The wake-sleep algorithm for unsupervised neural networks

Before we start, let’s get some Python plumbing out of the way

import numpy as np
from itertools import islice

# I usually program in languages where this is built in :)
# https://stackoverflow.com/questions/6822725/rolling-or-sliding-window-iterator-in-python

def window(seq, n=2):
    "Returns a sliding window (of width n) over data from the iterable"
    "   s -> (s0,s1,...s[n-1]), (s1,s2,...,sn), ...                   "
    it = iter(seq)
    result = tuple(islice(it, n))
    if len(result) == n:
        yield result
    for elem in it:
        result = result[1:] + (elem,)
        yield result

… back to regular scheduled programming

The report starts here:

The wake-sleep algorithm for unsupervised neural networks

Paper by Geoffrey E Hinton, Peter Dayan, Brendan J Frey and Radford M Neal

Read, interpreted and Pythonized by Vadim Liventsev for Graphical Models of Statistical Inference course at Skoltech

What is this all about?

Artificial neural networks are typically used for supervised learning: given some training data with inputs and outputs create a model that maps inputs to outputs as closely as possible.
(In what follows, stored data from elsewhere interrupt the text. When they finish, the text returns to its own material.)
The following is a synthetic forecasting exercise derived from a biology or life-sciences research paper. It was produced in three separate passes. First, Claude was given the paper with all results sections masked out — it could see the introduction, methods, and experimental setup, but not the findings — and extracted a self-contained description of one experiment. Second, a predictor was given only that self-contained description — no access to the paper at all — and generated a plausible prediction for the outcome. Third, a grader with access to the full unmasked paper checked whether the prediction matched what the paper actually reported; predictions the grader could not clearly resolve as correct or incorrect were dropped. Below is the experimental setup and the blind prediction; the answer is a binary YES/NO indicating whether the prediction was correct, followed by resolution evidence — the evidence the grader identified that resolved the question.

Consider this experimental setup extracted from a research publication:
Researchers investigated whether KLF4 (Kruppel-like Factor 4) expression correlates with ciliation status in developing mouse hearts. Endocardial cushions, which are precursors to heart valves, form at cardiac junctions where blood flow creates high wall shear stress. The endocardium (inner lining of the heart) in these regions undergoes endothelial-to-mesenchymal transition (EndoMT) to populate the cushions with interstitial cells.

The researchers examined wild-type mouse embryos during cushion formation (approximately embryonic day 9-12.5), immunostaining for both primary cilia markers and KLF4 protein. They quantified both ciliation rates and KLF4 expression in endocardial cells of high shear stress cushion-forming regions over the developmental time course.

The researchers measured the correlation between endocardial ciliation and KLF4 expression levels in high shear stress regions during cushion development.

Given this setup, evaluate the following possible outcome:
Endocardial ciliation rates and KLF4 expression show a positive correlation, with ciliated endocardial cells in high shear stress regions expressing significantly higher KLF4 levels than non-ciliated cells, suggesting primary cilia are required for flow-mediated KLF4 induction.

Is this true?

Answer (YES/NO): YES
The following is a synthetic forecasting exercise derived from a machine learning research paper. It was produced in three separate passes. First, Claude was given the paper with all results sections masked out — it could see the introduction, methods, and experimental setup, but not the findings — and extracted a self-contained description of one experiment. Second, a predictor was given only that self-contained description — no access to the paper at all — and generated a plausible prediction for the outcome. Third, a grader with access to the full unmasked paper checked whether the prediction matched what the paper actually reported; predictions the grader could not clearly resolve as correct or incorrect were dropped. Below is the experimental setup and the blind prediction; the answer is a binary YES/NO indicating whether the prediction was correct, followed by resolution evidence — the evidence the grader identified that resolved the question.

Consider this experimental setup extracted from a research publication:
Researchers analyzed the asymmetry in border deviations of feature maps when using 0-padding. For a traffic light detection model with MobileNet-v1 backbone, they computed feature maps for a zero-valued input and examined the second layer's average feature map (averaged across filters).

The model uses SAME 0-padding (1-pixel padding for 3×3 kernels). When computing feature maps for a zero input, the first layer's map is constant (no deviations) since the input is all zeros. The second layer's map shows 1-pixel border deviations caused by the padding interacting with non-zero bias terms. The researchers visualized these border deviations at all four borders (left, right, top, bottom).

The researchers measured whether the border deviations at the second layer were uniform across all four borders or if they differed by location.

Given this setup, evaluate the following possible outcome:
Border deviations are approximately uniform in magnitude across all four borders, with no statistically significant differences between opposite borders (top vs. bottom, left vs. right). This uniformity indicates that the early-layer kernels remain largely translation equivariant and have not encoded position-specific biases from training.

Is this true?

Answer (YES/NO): NO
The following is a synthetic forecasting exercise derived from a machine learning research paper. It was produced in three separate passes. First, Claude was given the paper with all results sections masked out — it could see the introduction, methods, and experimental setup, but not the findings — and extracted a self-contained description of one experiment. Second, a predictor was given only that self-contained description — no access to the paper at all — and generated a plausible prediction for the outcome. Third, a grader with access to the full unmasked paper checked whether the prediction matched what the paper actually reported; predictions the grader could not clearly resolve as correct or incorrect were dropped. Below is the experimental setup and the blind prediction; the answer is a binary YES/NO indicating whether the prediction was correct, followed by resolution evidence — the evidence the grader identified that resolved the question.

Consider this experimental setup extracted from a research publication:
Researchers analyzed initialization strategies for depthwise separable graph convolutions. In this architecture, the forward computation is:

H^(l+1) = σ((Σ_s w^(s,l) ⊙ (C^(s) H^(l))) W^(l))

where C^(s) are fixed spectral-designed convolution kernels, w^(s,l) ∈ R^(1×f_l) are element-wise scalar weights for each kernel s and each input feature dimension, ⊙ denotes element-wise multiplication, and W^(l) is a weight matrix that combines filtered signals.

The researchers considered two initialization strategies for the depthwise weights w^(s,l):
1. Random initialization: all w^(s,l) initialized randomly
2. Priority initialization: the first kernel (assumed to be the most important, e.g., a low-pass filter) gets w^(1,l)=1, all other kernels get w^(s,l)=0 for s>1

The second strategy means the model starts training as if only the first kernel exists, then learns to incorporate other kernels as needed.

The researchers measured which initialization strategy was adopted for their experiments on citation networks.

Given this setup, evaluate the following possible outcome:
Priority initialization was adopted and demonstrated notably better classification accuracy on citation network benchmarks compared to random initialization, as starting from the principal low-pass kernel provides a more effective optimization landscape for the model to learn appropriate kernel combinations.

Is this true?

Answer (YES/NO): NO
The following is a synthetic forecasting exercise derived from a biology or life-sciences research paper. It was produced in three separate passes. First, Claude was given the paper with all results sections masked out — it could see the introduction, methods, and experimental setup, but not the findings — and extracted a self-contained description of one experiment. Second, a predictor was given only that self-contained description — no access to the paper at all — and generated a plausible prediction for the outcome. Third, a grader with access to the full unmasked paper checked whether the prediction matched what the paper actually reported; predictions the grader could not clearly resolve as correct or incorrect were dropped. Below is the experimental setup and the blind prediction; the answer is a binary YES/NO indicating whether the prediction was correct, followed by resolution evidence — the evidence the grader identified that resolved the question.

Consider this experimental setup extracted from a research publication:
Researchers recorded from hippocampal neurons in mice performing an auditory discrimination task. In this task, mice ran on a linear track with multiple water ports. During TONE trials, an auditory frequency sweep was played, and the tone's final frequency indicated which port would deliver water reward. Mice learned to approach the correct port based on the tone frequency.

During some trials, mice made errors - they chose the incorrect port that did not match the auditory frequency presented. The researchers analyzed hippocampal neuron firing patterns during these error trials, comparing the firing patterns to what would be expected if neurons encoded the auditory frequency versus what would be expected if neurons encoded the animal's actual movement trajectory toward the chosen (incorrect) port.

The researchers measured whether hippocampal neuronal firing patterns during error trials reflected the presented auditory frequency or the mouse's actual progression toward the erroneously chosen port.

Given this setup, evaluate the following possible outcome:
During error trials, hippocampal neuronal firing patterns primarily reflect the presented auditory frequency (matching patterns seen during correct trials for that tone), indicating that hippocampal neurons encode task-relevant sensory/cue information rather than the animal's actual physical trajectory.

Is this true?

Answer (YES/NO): NO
This paper introduces wake-sleep algorithm for unsupervised learning (training data contains only inputs) with neural networks and explains its theoretical underpinnings.

How does it work?

Wake-sleep algorithm mostly comes down to 2 clever tricks:

Clever trick 1: Probability - Entropy approach

A neural network can be seen as a coding scheme: the first layer takes an input vector and the last one outputs its representation (a code). If a reference set of “correct” representations is known, one can minimize mean squared deviation of actual representations from reference representations. But it’s not necessary. Instead, one can take another approach inspired by coding theory: minimize the complexity of representations. Set the weights of the connections in a neural network so that inputs are encoded in the most compact way possible.

Sounds simple, but developing this idea into an actual algorithm requires some preparation:

Meet Binary Stochastic Neuron

Binary Stochastic Neuron is a neuron that takes a vector of binary values and outputs 0 or 1 with probability defined by the logistic function

Stochastic Neuron

where s_v is the output of neuron v, b_v is the bias of neuron v, s_u is the output of neuron u and w_uv is the weight of the connection from neuron u to neuron v

or, in Python:

class StochasticNeuron():
    def __init__(self, input_weights = np.array([]), bias = 0):
        self.input_weights = np.array(input_weights)
        self.bias = bias
        
    def activation_probability(self, inputs):
        inputs = np.array(inputs)
        return 1 / (1 + np.exp(- self.bias - np.sum(self.input_weights * inputs)))
    
    def activation_function(self, inputs):
        return np.random.binomial(1, self.activation_probability(inputs))
    
    def __call__(self, inputs):
        return self.activation_function(inputs)

For example,

n = StochasticNeuron([0, -0.5, 1], 0)

n.activation_probability([False, True, False])

0.3775406687981454

n([False, True, False])

n.activation_probability([False, True, True])

0.6224593312018546

n([False, True, True])

And we can see that the neuron is stochastic by calculating it’s output several times in a row

[n([False, True, False]) for i in range(15)]

[1, 0, 1, 1, 0, 0, 0, 0, 1, 0, 1, 0, 1, 0, 1]

Stochastic neural networks

A layer of a neural network is just a tuple of neurons

# Unbiased, unadjusted layer
def create_layer(input_size, size):
    return [StochasticNeuron(np.array([1.0 for i in range(input_size)]), 0) for i in range(size)]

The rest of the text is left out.